Spesso, nell’universo Disney, il queercoding4 è assegnato ai cattivi: Elsa invece è la protagonista, l’eroina, e il suo percorso di ricerca dell’identità è molto simile al percorso di coming out. Tuttavia, nel caso di Elsa, le relazioni romantiche sono totalmente ignorate, tanto che in due film non ha neanche un’interazione di questo genere. È comunque difficile trovare un’interpretazione condivisa del suo personaggio, ma è innegabile che Elsa somigli più al genio solitario che alla zitella: costruisce un palazzo di ghiaccio grazie ai suoi poteri, ascolta il suo intuito (che le ha sempre detto di non fidarsi di Hans, che infatti si rivelerà malvagio, e si dedica più ad affinare i suoi poteri che a cercare un partner. In questo modo, Todd e Elsa ribaltano considerevolmente i tropi dell’asessualità, dimostrandoci che è possibile creare personaggi asessuali senza ricadere nei soliti stereotipi.
Voglio inserire anche un consiglio letterario di E., per chi preferisce i libri ai mezzi audiovisivi: Loveless di Alice Oseman. Georgia è una ragazza da poco maggiorenne, che ama le storie d’amore, ma fa fatica a trovare il romanticismo nella sua vita. L’inizio dell’università sembra l’occasione perfetta per recuperare tutte le “prime volte” che non ha mai avuto, ma, man mano che incontra persone nuove, si scontra anche con nuovi termini: asessualità e aromanticismo. Ha sempre pensato di avere standard troppo alti in amore e che quindi nessuno rispettasse le sue aspettative. Solo all’università capisce che in lei non c’è nulla di sbagliato ed è questo l’importante. Come dice saggiamente Jean Milburn (Sex Education): «Sex doesn’t make us whole. And so, how could you ever be broken?».
Note
- Abbreviazione di “compulsive heterosexuality”, ovvero eterosessualità forzata. Secondo questa teoria, l’eterosessualità è data per scontato e forzata sulle donne da una società patriarcale e eteronormativa.

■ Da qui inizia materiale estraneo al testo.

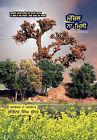Manzil Na Milee by Surinder Sunner, Surindara Sicngha Sunnaora (Hardback, 2011)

- Chi prova attrazione sessuale, è l’opposto dell’asessualità.
- Particolare sottogenere cinematografico, nato nel periodo del muto in Francia e sviluppatosi negli Stati Uniti negli anni 1920, fondato su una comicità elementare che sfrutta il linguaggio del corpo e si articola intorno a gag tanto semplici quanto efficaci. [Treccani].
- Il queercoding è la codifica sottintesa che un personaggio in un medium sia queer. La sessualità di quest’ultimo può non essere confermata, ma la codifica avviene partendo da tratti e stereotipi riconoscibili come queer dal pubblico. È un termine usato nella discussione della rappresentazione della comunità LGBTQ+ nei media.